• **本文抜粋**
「卵は1つのカゴに盛るな」という投資の格言があるように、資産運用では分散投資が重要です。分散投資を徹底しておかないと、予期せぬ損失を招き、取り返しのつかない事態に陥る危険性があります。
今回の記事では、資産運用における分散投資のメリットや、種類を紹介します。分散投資におすすめのポートフォリオの事例もまとめているので、リスク回避に活用してみましょう。
分散投資とは?

分散投資とは、投資対象を多様化し、資産運用に伴うリスクを低減する手法です。具体的には、株式投資の場合、異なる企業や業界に投資したり、株式を購入するタイミングをずらしたりします。
主に中長期の投資スタイルに向いている手法で、個人投資家だけでなく、金融機関や保険会社のような機関投資家でも徹底されています。
資産運用で分散投資を行うメリット

分散投資は、資産運用で重要な考え方ですが、どのようなメリットがあるのでしょうか。投資家目線で得られるメリットを紹介します。
リスクを避けやすくなる
1つ目のメリットは、資産運用におけるリスク回避につながることです。たとえば、余裕資金をすべて使って、ある株式銘柄を購入したとします。もちろん、購入後に株価が上昇すれば利益を得られますが、株価が下がり続けた場合、損失が膨らんでしまいます。
そこで、値動きが異なる商品を組み合わせながら投資することで、1つの商品の価値が下落しても、ほかの商品で損失をカバーできる可能性を高められます。さまざまな投資対象に複数のタイミングに分けて投資し、価格変動リスクを抑えやすいのが分散投資のメリットです。
短期的な売買の頻度を減らせる
次に、短期的な売買の頻度を減らせるのも、分散投資のメリットに挙げられます。1つの投資商品に依存すると、損失を防ぐことに意識が集中し、短期的な売買を繰り返してしまう可能性があります。
一方、分散投資は、基本的に長期的な目線でさまざまな商品に投資するため、短期的な価格変動への意識を減らしやすくなります。とくに、サラリーマンの方や会社を経営している方は、分散投資で長期的に資産運用するのが適切です。
資産運用における分散投資の種類

分散投資は、異なる商品に投資することだけでなく、投資対象の地域や通貨、時間を分散させることも大切です。今後、分散投資で資産運用を始めたい方は、次の4つの分散方法を把握しましょう。

• **課題**
分散投資についての本文から、「資産運用で分散投資を行うメリット」から「のが分散投資のメリットです。」までを一字一句違えずに引用してください。 この後に並ぶデータの行は、この作業には一切関わりません。

• **データ抜粋**
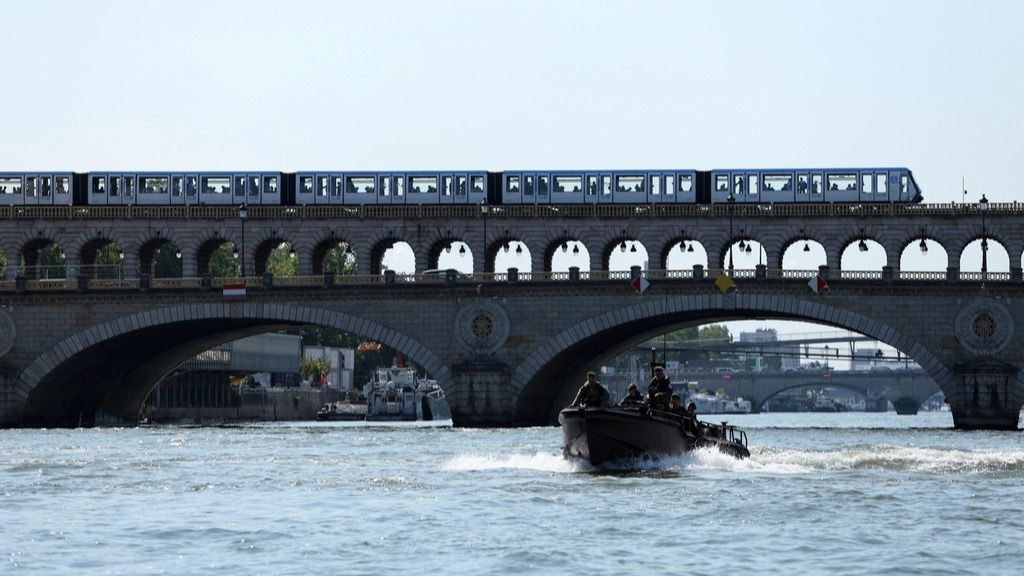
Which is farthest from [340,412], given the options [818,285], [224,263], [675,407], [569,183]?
[675,407]

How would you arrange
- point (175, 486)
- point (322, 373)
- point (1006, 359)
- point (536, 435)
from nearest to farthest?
point (175, 486)
point (536, 435)
point (1006, 359)
point (322, 373)

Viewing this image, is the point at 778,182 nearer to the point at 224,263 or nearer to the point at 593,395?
the point at 593,395

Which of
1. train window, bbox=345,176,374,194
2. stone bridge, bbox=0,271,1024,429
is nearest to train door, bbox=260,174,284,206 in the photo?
train window, bbox=345,176,374,194

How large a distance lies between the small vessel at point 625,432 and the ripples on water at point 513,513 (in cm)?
52

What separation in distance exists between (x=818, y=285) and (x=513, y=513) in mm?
57734

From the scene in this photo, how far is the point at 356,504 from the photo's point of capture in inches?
2003

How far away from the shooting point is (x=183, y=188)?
120 metres

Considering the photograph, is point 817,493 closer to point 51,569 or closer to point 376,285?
point 51,569

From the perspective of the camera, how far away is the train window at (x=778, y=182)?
115 meters

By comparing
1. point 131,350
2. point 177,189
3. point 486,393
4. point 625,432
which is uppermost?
point 177,189

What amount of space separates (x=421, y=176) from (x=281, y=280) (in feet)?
36.4

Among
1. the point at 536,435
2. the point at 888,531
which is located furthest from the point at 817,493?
Result: the point at 536,435

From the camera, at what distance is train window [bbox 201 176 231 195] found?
12038 centimetres

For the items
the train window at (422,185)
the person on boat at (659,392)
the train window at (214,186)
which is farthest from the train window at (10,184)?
the person on boat at (659,392)
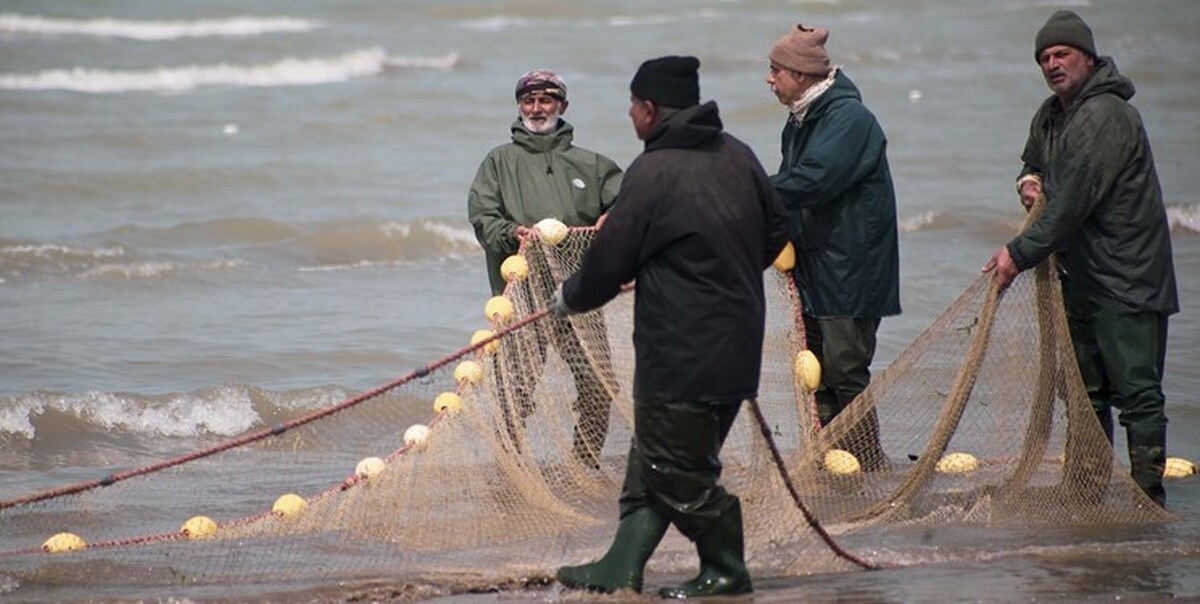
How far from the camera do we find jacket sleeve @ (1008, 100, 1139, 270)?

• **解答**
資産運用で分散投資を行うメリット

分散投資は、資産運用で重要な考え方ですが、どのようなメリットがあるのでしょうか。投資家目線で得られるメリットを紹介します。
リスクを避けやすくなる
1つ目のメリットは、資産運用におけるリスク回避につながることです。たとえば、余裕資金をすべて使って、ある株式銘柄を購入したとします。もちろん、購入後に株価が上昇すれば利益を得られますが、株価が下がり続けた場合、損失が膨らんでしまいます。
そこで、値動きが異なる商品を組み合わせながら投資することで、1つの商品の価値が下落しても、ほかの商品で損失をカバーできる可能性を高められます。さまざまな投資対象に複数のタイミングに分けて投資し、価格変動リスクを抑えやすいのが分散投資のメリットです。